» Article
What is the best strategy to load huge datasets/data into Hive tables using Spark? [duplicate]

I am trying to move data from a table in PostgreSQL table to a Hive table on HDFS. To do that, I came up with the following code:
val conf = new SparkConf().setAppName("Spark-JDBC").set("spark.executor.heartbeatInterval","120s").set("spark.network.timeout","12000s").set("spark.sql.inMemoryColumnarStorage.compressed", "true").set("spark.sql.orc.filterPushdown","true").set("spark.serializer", "org.apache.spark.serializer.KryoSerializer").set("spark.kryoserializer.buffer.max","512m").set("spark.serializer", classOf[org.apache.spark.serializer.KryoSerializer].getName).set("spark.streaming.stopGracefullyOnShutdown","true").set("spark.yarn.driver.memoryOverhead","7168").set("spark.yarn.executor.memoryOverhead","7168").set("spark.sql.shuffle.partitions", "61").set("spark.default.parallelism", "60").set("spark.memory.storageFraction","0.5").set("spark.memory.fraction","0.6").set("spark.memory.offHeap.enabled","true").set("spark.memory.offHeap.size","16g").set("spark.dynamicAllocation.enabled", "false").set("spark.dynamicAllocation.enabled","true").set("spark.shuffle.service.enabled","true")
val spark = SparkSession.builder().config(conf).master("yarn").enableHiveSupport().config("hive.exec.dynamic.partition", "true").config("hive.exec.dynamic.partition.mode", "nonstrict").getOrCreate()
def prepareFinalDF(splitColumns:List[String], textList: ListBuffer[String], allColumns:String, dataMapper:Map[String, String], partition_columns:Array[String], spark:SparkSession): DataFrame = {
val colList = allColumns.split(",").toList
val (partCols, npartCols) = colList.partition(p => partition_columns.contains(p.takeWhile(x => x != ' ')))
val queryCols = npartCols.mkString(",") + ", 0 as " + flagCol + "," + partCols.reverse.mkString(",")

» Record set
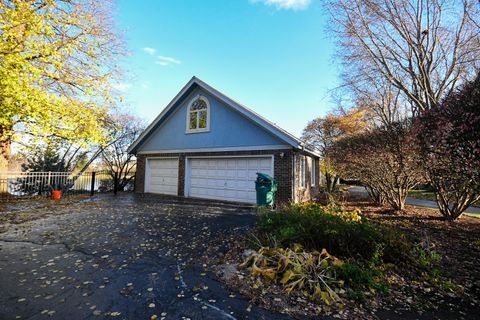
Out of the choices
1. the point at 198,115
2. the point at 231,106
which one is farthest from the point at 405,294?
the point at 198,115

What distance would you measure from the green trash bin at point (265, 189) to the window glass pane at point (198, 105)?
16.7 feet

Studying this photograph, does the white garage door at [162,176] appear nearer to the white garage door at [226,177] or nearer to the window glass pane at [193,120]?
the white garage door at [226,177]

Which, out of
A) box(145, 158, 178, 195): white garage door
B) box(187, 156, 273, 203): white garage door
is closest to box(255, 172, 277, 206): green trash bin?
box(187, 156, 273, 203): white garage door

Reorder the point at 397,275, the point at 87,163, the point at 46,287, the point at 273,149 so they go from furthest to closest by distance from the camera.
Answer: the point at 87,163 → the point at 273,149 → the point at 397,275 → the point at 46,287

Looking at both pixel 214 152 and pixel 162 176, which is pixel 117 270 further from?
pixel 162 176

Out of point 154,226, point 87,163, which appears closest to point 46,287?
point 154,226

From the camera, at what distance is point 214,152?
443 inches

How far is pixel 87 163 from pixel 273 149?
54.2 feet

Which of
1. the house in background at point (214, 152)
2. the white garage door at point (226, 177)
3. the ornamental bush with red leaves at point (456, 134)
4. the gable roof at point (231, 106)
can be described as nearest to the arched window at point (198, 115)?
the house in background at point (214, 152)

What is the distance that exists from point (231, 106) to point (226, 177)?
3.23 metres

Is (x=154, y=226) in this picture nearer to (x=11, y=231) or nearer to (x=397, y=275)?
(x=11, y=231)

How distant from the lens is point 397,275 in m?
3.85

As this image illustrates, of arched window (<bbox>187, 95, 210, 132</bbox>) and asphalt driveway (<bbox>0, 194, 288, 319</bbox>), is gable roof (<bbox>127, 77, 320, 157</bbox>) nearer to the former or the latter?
arched window (<bbox>187, 95, 210, 132</bbox>)

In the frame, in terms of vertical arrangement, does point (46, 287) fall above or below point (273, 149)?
below
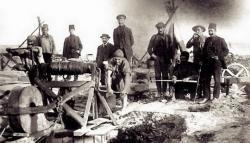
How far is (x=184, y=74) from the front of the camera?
10250 millimetres

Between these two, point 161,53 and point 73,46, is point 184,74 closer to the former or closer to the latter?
point 161,53

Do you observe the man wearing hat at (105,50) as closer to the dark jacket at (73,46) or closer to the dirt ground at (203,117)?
the dirt ground at (203,117)

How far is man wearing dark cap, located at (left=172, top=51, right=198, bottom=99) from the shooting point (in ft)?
33.6

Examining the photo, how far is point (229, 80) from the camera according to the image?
33.1ft

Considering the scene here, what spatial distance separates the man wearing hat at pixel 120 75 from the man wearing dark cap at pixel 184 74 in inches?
68.0

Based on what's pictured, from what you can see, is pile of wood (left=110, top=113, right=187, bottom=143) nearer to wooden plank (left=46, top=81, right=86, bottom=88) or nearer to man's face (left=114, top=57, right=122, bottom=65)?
wooden plank (left=46, top=81, right=86, bottom=88)

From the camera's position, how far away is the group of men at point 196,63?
9.52 metres

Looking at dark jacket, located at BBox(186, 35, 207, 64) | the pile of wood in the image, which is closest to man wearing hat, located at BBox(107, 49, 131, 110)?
the pile of wood

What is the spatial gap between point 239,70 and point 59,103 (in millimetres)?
9126

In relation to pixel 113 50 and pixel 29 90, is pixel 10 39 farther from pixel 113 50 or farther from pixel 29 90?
pixel 29 90

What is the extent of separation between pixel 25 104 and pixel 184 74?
538cm

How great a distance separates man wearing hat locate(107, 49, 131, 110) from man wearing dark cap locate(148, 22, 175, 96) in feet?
6.23

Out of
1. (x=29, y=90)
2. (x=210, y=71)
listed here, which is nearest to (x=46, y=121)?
(x=29, y=90)

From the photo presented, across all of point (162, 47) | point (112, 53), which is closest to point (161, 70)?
point (162, 47)
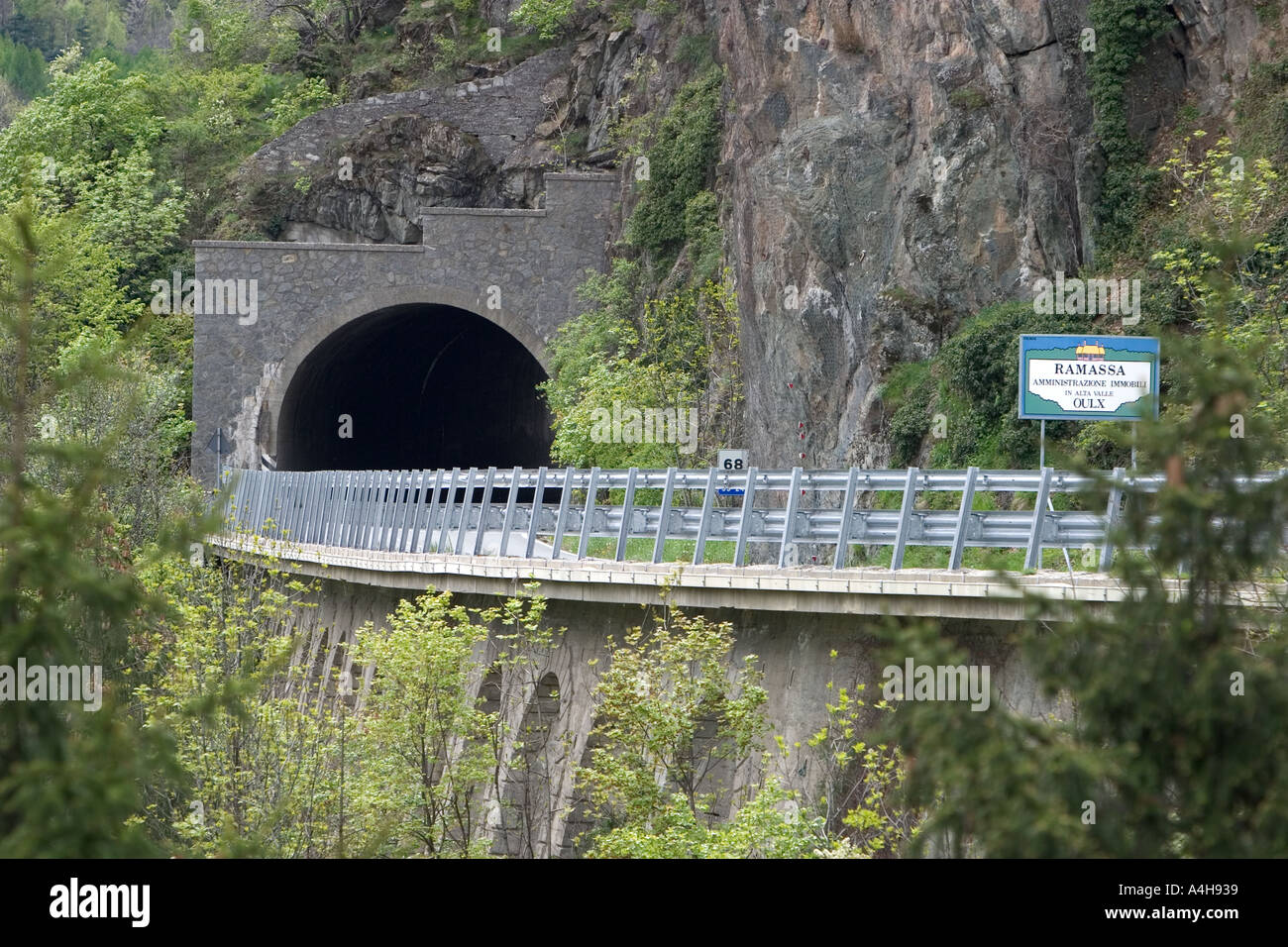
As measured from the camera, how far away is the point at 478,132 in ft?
170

» Task instructions
1. Translate this sentence from the post on loading data into Hive with Spark into Spanish: "What is the best strategy to load huge datasets/data into Hive tables using Spark?"
2. Resume the post on loading data into Hive with Spark from the point where it stops.

» The results
1. ¿Cuál es la mejor estrategia para cargar enormes conjuntos de datos/datos en tablas de Hive usando Spark?

2.
val execQuery = s"select ${allColumns}, 0 as ${flagCol} from schema.tablename where period_year='2017' and period_num='12'"
val yearDF = spark.read.format("jdbc").option("url", connectionUrl).option("dbtable", s"(${execQuery}) as year2017")
.option("user", devUserName).option("password", devPassword)
.option("partitionColumn","cast_id")
.option("lowerBound", 1).option("upperBound", 100000)
.option("numPartitions",70).load()
val totalCols:List[String] = splitColumns ++ textList
val cdt = new ChangeDataTypes(totalCols, dataMapper)
hiveDataTypes = cdt.gpDetails()
val fc = prepareHiveTableSchema(hiveDataTypes, partition_columns)
val allColsOrdered = yearDF.columns.diff(partition_columns) ++ partition_columns
val allCols = allColsOrdered.map(colname => org.apache.spark.sql.functions.col(colname))
val resultDF = yearDF.select(allCols:_*)
val stringColumns = resultDF.schema.fields.filter(x => x.dataType == StringType).map(s => s.name)
val finalDF = stringColumns.foldLeft(resultDF) {
(tempDF, colName) => tempDF.withColumn(colName, regexp_replace(regexp_replace(col(colName), "[\r\n]+", " "), "[\t]+"," "))
}
finalDF
}
val dataDF = prepareFinalDF(splitColumns, textList, allColumns, dataMapper, partition_columns, spark)
val dataDFPart = dataDF.repartition(30)
dataDFPart.createOrReplaceTempView("preparedDF")
spark.sql("set hive.exec.dynamic.partition.mode=nonstrict")
spark.sql("set hive.exec.dynamic.partition=true")
spark.sql(s"INSERT OVERWRITE TABLE schema.hivetable PARTITION(${prtn_String_columns}) select * from preparedDF")
The data is inserted into the hive table dynamically partitioned based on prtn_String_columns: source_system_name, period_year, period_num
Spark-submit used:
SPARK_MAJOR_VERSION=2 spark-submit --conf spark.ui.port=4090 --driver-class-path /home/fdlhdpetl/jars/postgresql-42.1.4.jar --jars /home/fdlhdpetl/jars/postgresql-42.1.4.jar --num-executors 80 --executor-cores 5 --executor-memory 50G --driver-memory 20G --driver-cores 3 --class com.partition.source.YearPartition splinter_2.11-0.1.jar --master=yarn --deploy-mode=cluster --keytab /home/fdlhdpetl/fdlhdpetl.keytab --principal fdlhdpetl#FDLDEV.COM --files /usr/hdp/current/spark2-client/conf/hive-site.xml,testconnection.properties --name Splinter --conf spark.executor.extraClassPath=/home/fdlhdpetl/jars/postgresql-42.1.4.jar
The following error messages are generated in the executor logs:
Container exited with a non-zero exit code 143.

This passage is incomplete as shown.